EXERCISE TASK:
List every line in the extracted records below that contains the word "distance". Case matters.

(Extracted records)
* start *

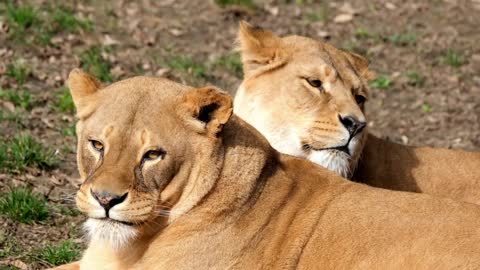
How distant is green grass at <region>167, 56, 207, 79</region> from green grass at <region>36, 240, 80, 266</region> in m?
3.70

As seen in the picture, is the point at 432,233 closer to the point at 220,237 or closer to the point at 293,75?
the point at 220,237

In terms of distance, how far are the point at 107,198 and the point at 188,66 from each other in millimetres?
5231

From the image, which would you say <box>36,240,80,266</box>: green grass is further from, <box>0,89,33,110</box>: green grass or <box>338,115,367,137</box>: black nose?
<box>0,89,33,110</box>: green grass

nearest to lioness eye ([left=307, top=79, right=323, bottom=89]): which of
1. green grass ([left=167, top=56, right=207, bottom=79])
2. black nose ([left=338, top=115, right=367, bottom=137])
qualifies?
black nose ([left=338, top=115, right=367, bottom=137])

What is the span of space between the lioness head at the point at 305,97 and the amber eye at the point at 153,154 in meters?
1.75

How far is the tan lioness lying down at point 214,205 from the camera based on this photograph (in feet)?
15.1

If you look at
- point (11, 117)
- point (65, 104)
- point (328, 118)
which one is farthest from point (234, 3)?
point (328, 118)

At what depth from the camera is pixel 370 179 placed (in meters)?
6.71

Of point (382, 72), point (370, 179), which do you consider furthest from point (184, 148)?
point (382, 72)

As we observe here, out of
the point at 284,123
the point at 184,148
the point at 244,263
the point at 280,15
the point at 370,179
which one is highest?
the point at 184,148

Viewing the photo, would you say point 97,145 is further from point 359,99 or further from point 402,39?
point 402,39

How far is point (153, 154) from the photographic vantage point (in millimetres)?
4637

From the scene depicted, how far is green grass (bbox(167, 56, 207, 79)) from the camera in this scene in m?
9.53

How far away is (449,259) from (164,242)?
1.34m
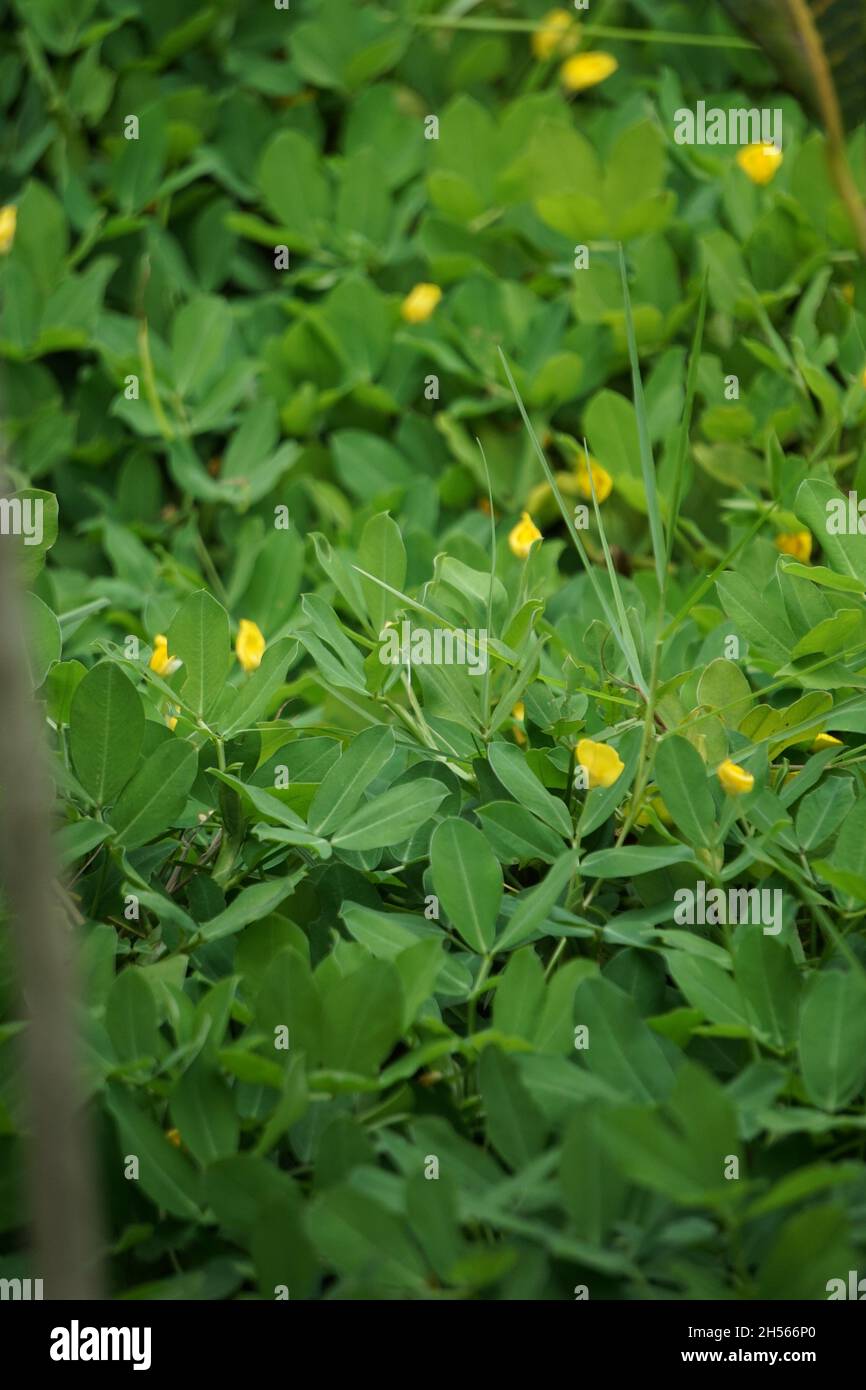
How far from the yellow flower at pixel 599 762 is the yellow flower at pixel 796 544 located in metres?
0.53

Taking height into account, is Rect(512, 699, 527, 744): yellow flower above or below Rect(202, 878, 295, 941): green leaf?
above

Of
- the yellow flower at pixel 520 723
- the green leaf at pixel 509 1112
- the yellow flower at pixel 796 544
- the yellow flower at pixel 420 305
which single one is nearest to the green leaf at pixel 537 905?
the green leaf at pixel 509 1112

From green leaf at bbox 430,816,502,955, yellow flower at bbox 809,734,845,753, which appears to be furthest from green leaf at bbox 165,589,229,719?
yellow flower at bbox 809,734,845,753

* end *
* start *

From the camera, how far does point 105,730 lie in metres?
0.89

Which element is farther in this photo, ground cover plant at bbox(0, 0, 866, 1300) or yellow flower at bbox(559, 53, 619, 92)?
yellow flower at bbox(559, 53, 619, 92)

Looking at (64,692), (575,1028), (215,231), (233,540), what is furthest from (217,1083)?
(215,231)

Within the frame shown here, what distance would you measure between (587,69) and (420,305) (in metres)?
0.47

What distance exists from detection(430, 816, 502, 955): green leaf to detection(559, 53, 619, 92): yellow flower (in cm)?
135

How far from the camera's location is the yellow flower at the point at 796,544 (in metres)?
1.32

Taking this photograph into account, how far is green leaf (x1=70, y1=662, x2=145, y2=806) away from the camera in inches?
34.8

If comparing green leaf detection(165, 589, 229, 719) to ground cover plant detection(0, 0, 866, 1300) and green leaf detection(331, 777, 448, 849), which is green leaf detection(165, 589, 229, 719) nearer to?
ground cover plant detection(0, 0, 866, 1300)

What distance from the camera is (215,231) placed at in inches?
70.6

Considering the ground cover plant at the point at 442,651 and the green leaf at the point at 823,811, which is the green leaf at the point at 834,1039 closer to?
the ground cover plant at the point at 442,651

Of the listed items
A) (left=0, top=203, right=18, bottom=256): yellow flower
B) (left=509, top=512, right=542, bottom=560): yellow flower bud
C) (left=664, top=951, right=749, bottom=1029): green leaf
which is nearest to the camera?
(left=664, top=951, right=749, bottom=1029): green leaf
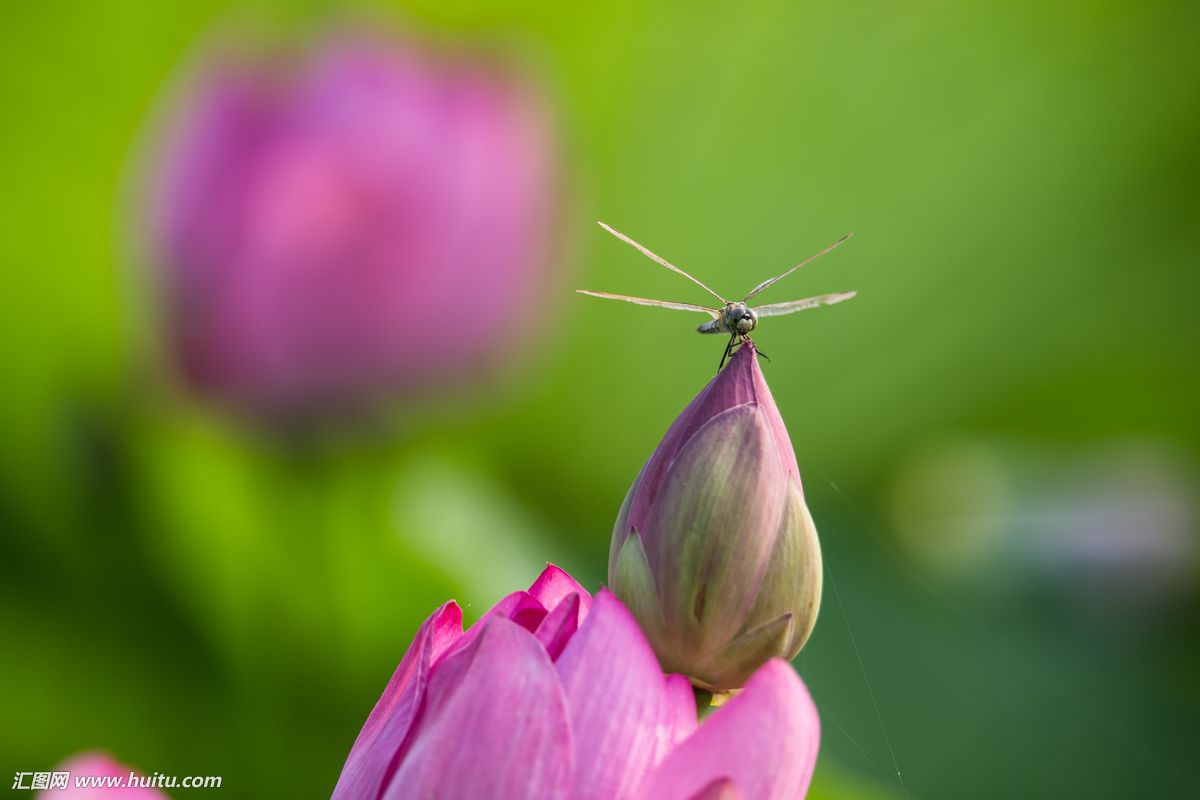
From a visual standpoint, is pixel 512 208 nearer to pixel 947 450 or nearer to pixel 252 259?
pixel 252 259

* end *

WRITTEN RESPONSE:
In terms of distance, how far are the point at 107,198 and the point at 188,66 from each other in millimetres?
Within the frame shown here, what distance would you measure between (587,69) and (420,305) (in metres)?
What distance exists from detection(430, 816, 502, 955): green leaf to detection(559, 53, 619, 92): yellow flower (in cm)?
What distance from the camera is (215,231) placed at in inches?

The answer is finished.